The selection of officers depicted was largely the suggestion of Sir Oswyn Murray, Secretary to the Admiralty, who proposed 20 admirals who had served at sea during the war. To his list were added the First Sea Lords in 1914 and in 1918, Prince Louis of Battenberg and Rosslyn Wemyss. Notable omissions include Admiral of the Fleet John Fisher, 1st Baron Fisher and Admiral of the Fleet Sir Henry Jackson, both of whom held the post of First Sea Lord during the war, Fisher from November 1914 to May 1915 and Jackson from May 1915 to December 1916. Fisher was omitted at his own request.

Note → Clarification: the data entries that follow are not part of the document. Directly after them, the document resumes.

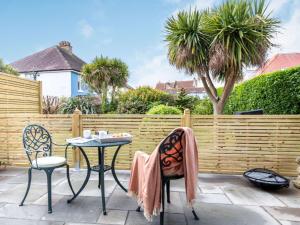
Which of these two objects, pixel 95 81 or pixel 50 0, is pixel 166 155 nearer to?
pixel 50 0

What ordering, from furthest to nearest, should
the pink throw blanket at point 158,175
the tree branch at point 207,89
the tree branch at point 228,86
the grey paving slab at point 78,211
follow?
the tree branch at point 207,89 → the tree branch at point 228,86 → the grey paving slab at point 78,211 → the pink throw blanket at point 158,175

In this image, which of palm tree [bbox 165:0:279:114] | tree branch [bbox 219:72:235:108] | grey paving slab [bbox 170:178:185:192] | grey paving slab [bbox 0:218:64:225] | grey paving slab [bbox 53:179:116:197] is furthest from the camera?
tree branch [bbox 219:72:235:108]

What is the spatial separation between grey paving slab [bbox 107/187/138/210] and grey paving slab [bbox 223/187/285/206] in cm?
136

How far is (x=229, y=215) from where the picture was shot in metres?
2.60

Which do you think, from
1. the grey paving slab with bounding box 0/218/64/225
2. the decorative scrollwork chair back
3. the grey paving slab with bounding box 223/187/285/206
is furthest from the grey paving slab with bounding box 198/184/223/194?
the decorative scrollwork chair back

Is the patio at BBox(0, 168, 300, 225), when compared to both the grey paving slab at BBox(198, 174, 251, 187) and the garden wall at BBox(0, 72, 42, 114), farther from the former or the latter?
the garden wall at BBox(0, 72, 42, 114)

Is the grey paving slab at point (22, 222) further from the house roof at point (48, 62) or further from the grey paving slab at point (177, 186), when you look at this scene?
the house roof at point (48, 62)

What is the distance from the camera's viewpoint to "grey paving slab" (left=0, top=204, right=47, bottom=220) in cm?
252

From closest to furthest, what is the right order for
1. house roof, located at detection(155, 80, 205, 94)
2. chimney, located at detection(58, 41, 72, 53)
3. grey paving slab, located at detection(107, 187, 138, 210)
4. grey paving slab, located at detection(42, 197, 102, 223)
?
grey paving slab, located at detection(42, 197, 102, 223) < grey paving slab, located at detection(107, 187, 138, 210) < chimney, located at detection(58, 41, 72, 53) < house roof, located at detection(155, 80, 205, 94)

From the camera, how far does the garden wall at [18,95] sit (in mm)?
5062

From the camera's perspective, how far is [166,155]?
2.21 meters

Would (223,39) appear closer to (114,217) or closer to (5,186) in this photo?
(114,217)

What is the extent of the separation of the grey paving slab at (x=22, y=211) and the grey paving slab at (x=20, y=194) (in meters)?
0.15

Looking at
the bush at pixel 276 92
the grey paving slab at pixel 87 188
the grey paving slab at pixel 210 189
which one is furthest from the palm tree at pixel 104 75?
the grey paving slab at pixel 210 189
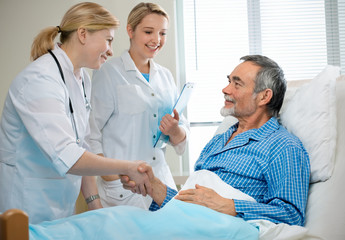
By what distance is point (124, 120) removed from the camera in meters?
2.08

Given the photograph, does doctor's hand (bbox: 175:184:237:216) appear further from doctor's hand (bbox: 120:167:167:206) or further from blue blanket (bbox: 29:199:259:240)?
doctor's hand (bbox: 120:167:167:206)

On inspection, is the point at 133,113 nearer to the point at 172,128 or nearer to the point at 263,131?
the point at 172,128

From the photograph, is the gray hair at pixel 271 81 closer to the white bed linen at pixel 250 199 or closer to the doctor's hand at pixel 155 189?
the white bed linen at pixel 250 199

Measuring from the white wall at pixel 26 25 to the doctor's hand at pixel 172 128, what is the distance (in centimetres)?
91

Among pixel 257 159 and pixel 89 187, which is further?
pixel 89 187

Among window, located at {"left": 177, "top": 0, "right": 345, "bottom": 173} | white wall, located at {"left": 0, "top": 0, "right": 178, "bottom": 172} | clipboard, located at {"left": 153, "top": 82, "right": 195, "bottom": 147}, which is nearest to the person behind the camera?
clipboard, located at {"left": 153, "top": 82, "right": 195, "bottom": 147}

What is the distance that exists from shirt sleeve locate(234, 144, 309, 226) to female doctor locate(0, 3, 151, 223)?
0.46 m

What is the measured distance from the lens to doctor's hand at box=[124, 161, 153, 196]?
1.57 meters

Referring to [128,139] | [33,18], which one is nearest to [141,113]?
[128,139]

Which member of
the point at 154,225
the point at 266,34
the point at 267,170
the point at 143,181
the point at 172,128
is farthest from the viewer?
the point at 266,34

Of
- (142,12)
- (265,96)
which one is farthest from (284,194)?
(142,12)

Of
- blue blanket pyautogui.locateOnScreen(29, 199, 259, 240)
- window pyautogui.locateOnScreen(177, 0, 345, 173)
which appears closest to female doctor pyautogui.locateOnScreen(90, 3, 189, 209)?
blue blanket pyautogui.locateOnScreen(29, 199, 259, 240)

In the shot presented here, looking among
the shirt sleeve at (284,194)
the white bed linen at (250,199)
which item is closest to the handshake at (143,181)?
the white bed linen at (250,199)

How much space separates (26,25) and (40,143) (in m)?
1.86
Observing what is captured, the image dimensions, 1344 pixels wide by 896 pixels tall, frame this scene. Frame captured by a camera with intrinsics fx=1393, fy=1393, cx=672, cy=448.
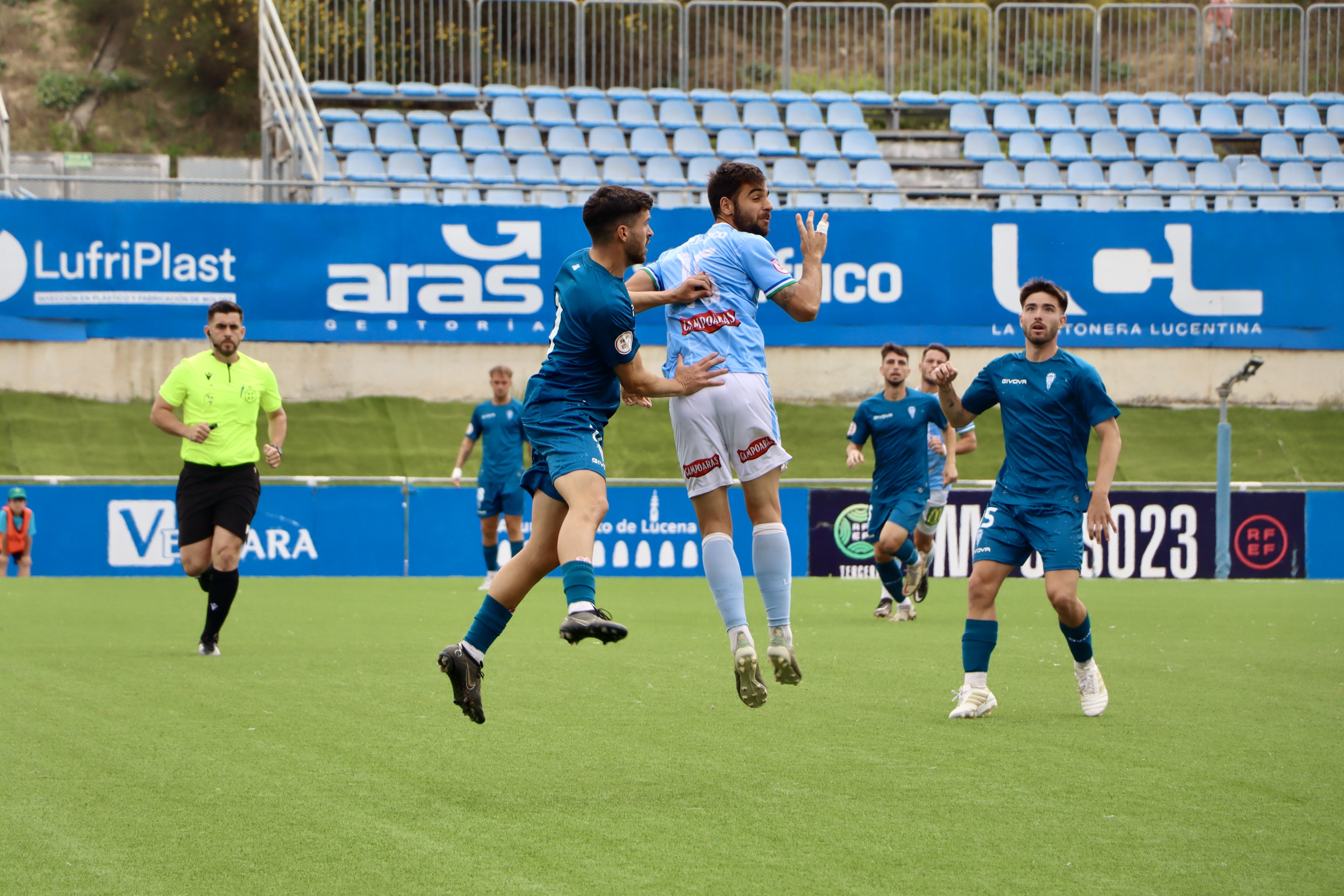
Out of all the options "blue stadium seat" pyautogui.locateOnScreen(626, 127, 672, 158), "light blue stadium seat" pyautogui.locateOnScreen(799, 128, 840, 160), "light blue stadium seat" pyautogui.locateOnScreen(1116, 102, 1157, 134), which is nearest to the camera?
"blue stadium seat" pyautogui.locateOnScreen(626, 127, 672, 158)

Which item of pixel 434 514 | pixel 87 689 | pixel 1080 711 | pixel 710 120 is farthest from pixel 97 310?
pixel 1080 711

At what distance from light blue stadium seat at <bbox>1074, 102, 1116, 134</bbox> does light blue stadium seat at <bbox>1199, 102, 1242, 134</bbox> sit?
171cm

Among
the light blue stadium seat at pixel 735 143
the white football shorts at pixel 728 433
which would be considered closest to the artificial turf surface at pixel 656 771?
the white football shorts at pixel 728 433

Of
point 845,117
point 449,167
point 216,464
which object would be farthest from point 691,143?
point 216,464

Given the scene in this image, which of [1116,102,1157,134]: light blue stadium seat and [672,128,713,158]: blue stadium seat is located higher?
[1116,102,1157,134]: light blue stadium seat

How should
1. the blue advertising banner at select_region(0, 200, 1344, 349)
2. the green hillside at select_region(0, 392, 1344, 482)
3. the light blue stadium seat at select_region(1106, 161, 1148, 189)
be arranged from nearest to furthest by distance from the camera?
the green hillside at select_region(0, 392, 1344, 482)
the blue advertising banner at select_region(0, 200, 1344, 349)
the light blue stadium seat at select_region(1106, 161, 1148, 189)

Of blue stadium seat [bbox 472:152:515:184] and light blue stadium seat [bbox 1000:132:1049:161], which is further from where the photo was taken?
light blue stadium seat [bbox 1000:132:1049:161]

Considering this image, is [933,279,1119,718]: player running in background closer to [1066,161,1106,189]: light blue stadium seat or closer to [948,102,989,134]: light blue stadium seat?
[1066,161,1106,189]: light blue stadium seat

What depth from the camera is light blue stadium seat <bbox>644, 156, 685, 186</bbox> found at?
22.1 metres

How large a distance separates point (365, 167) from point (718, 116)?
20.6 ft

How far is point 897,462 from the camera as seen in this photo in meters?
11.7

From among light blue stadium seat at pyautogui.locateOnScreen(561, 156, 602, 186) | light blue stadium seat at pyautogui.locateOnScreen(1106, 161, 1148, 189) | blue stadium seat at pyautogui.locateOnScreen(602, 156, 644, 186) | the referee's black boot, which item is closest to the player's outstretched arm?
the referee's black boot

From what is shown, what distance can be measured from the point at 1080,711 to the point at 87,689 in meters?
4.82

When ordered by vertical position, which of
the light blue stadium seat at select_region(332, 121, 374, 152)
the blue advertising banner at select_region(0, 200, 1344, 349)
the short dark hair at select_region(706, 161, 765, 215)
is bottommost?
the short dark hair at select_region(706, 161, 765, 215)
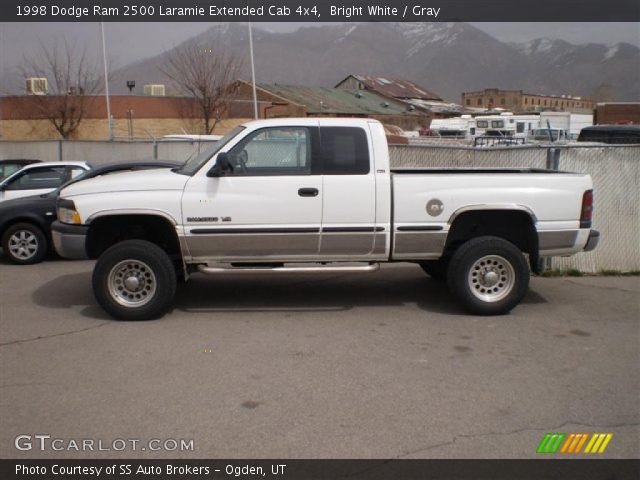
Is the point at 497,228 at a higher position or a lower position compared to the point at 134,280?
higher

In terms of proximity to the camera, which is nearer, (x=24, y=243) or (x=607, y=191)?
(x=607, y=191)

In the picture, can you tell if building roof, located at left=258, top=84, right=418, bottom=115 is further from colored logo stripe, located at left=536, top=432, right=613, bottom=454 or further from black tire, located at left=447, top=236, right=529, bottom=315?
colored logo stripe, located at left=536, top=432, right=613, bottom=454

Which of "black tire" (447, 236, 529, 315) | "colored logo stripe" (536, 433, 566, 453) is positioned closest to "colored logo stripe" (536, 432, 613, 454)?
"colored logo stripe" (536, 433, 566, 453)

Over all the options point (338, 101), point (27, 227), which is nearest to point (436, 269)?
point (27, 227)

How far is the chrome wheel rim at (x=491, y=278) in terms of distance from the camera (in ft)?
24.0

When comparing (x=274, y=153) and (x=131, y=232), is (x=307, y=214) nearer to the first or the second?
(x=274, y=153)

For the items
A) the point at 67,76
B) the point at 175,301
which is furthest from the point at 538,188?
the point at 67,76

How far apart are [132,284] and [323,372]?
256 centimetres

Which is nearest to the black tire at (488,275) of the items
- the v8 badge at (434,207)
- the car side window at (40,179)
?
the v8 badge at (434,207)

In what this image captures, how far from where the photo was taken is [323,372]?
563 centimetres

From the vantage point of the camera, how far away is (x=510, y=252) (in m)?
7.24

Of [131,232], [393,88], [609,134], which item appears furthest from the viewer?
[393,88]

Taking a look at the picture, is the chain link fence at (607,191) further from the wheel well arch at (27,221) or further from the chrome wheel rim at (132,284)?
the wheel well arch at (27,221)
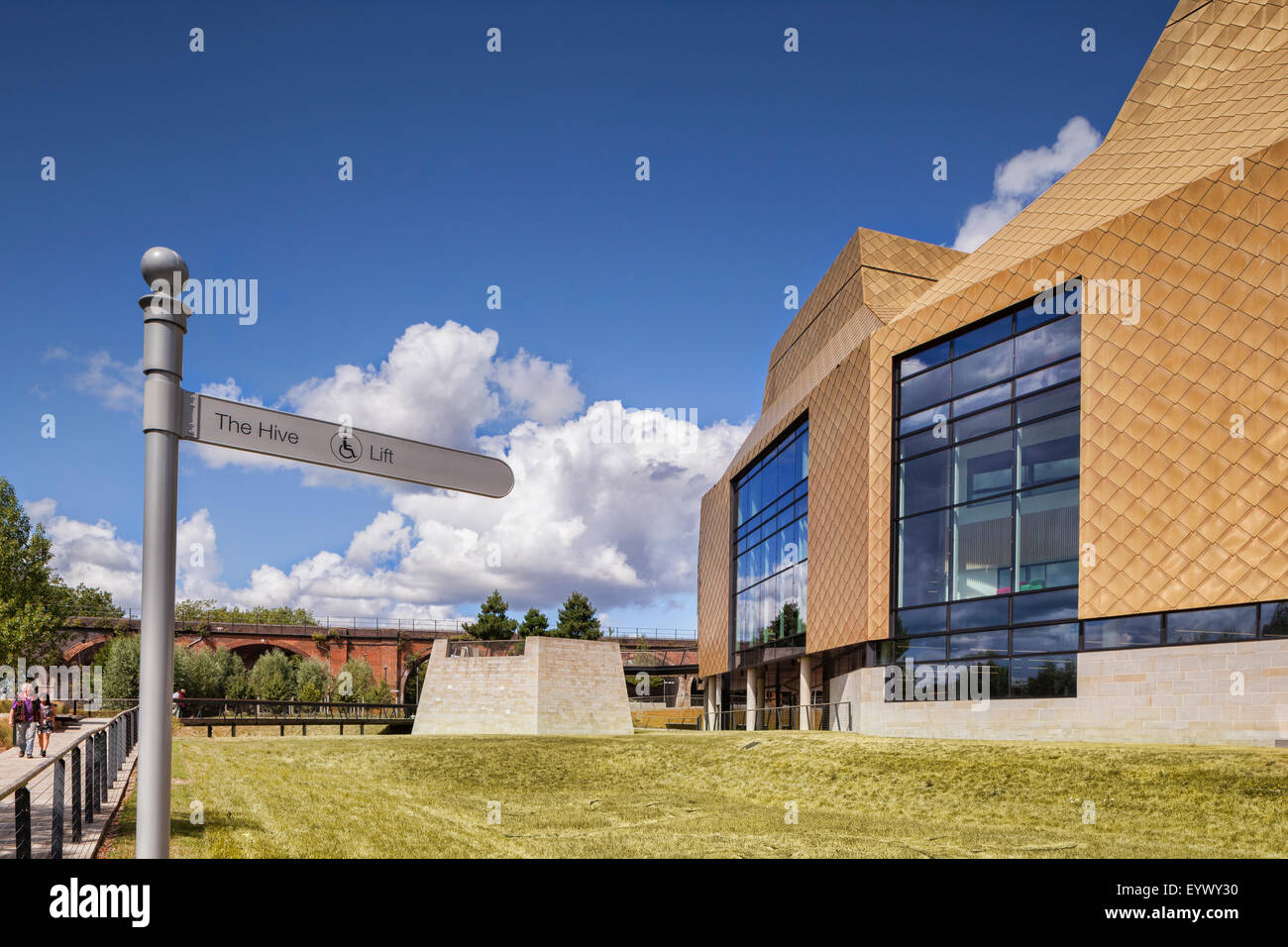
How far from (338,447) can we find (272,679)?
5810cm

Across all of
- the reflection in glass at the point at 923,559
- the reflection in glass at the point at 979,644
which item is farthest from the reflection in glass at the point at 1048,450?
the reflection in glass at the point at 979,644

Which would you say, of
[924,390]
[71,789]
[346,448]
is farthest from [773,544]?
[346,448]

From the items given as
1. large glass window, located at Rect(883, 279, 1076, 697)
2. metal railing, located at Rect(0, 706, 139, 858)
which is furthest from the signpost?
large glass window, located at Rect(883, 279, 1076, 697)

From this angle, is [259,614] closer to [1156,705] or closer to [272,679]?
[272,679]

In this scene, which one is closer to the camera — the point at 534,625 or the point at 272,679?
the point at 272,679

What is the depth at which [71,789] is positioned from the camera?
12.1 meters

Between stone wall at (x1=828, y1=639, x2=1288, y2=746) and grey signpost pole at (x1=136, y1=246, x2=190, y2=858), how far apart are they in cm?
2088

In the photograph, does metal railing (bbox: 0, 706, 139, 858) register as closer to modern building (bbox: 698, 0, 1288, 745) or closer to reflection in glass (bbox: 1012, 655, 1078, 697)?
modern building (bbox: 698, 0, 1288, 745)

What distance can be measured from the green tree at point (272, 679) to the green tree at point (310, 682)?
50 centimetres

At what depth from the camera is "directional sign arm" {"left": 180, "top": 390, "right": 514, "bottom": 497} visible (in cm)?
371

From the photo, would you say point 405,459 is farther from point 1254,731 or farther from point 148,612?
point 1254,731

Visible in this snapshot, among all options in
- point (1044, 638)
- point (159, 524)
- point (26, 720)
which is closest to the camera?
point (159, 524)

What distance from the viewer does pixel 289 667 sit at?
60094 millimetres

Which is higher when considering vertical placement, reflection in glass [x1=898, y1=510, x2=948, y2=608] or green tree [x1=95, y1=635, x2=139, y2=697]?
reflection in glass [x1=898, y1=510, x2=948, y2=608]
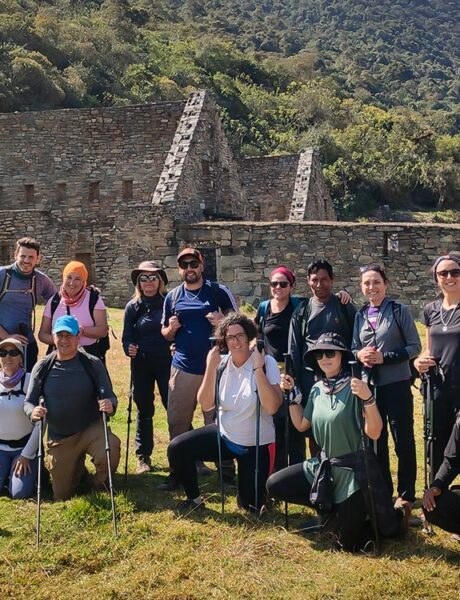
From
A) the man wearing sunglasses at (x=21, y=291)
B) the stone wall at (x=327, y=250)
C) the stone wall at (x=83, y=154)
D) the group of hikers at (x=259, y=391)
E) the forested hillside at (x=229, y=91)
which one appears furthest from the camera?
the forested hillside at (x=229, y=91)

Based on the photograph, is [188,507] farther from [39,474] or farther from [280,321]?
[280,321]

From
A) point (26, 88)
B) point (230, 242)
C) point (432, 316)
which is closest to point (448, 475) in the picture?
point (432, 316)

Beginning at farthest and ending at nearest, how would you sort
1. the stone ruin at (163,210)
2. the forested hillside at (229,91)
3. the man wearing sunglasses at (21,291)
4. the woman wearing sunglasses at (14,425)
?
the forested hillside at (229,91), the stone ruin at (163,210), the man wearing sunglasses at (21,291), the woman wearing sunglasses at (14,425)

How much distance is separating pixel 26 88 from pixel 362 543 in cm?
3357

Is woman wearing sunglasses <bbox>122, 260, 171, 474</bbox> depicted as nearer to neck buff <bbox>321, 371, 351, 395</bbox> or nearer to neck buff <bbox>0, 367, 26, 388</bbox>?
neck buff <bbox>0, 367, 26, 388</bbox>

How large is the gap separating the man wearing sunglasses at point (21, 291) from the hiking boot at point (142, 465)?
1.50 metres

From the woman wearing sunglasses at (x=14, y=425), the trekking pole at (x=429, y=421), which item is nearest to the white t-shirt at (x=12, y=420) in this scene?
the woman wearing sunglasses at (x=14, y=425)

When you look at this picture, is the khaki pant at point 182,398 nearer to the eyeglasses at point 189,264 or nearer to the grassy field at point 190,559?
the grassy field at point 190,559

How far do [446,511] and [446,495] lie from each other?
0.38 feet

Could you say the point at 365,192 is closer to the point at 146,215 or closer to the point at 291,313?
the point at 146,215

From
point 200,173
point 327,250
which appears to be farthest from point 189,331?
point 200,173

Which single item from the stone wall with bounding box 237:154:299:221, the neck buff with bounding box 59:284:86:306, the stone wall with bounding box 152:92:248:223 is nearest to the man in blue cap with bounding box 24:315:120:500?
the neck buff with bounding box 59:284:86:306

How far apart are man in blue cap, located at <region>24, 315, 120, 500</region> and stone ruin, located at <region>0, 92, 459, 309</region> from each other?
26.0 ft

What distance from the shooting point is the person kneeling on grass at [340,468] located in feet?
14.7
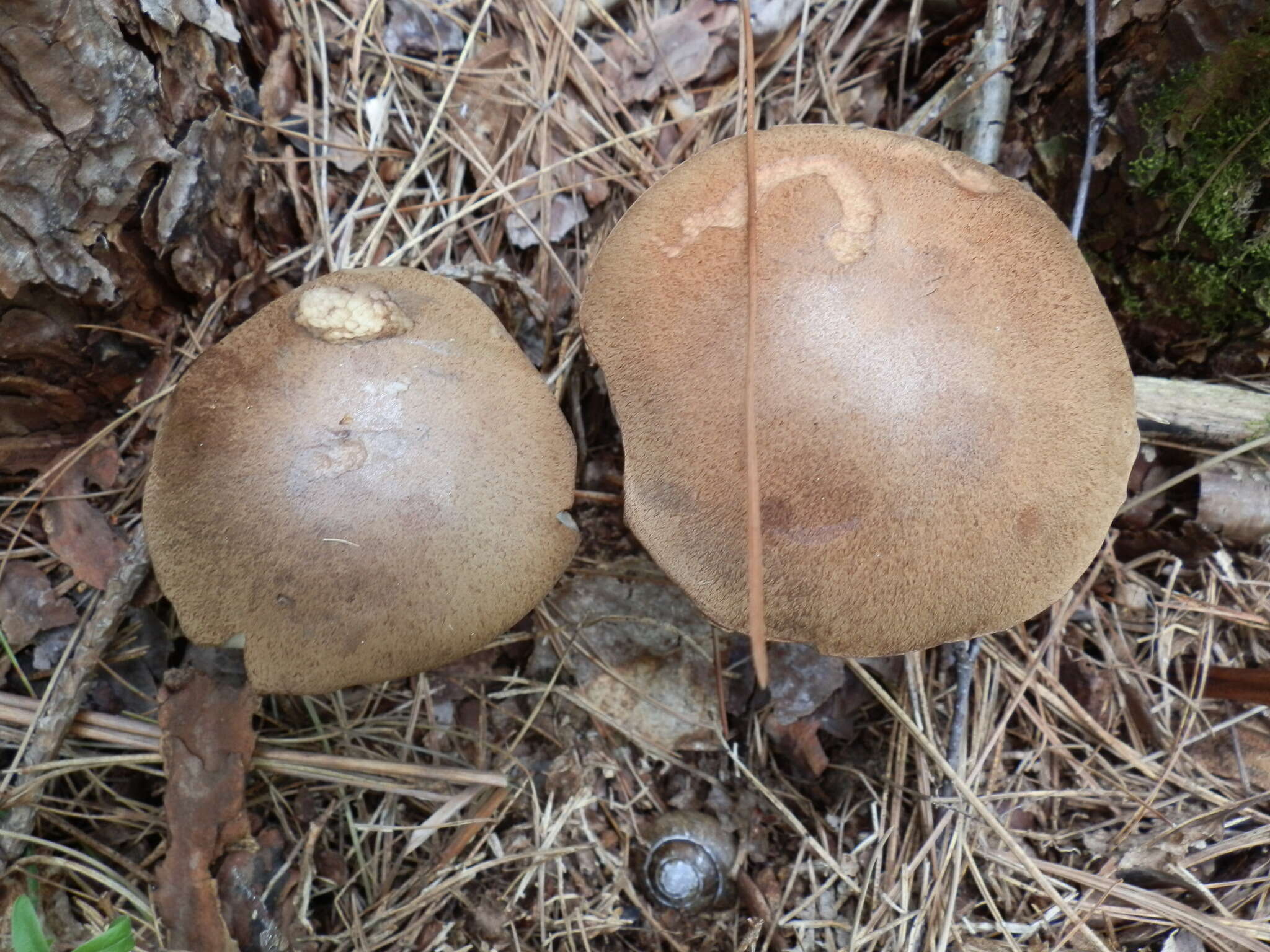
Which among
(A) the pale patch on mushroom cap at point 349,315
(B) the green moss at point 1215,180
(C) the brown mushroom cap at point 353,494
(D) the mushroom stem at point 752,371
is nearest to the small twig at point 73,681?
(C) the brown mushroom cap at point 353,494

Also left out were Dudley de Chair and Reginald Tupper, who commanded the 10th Cruiser Squadron in the Northern Patrol.

The painting is held by the National Portrait Gallery but was not exhibited for several decades due to its poor condition. After restoration, it went back on display in May 2014 to commemorate the centenary of the beginning of the First World War.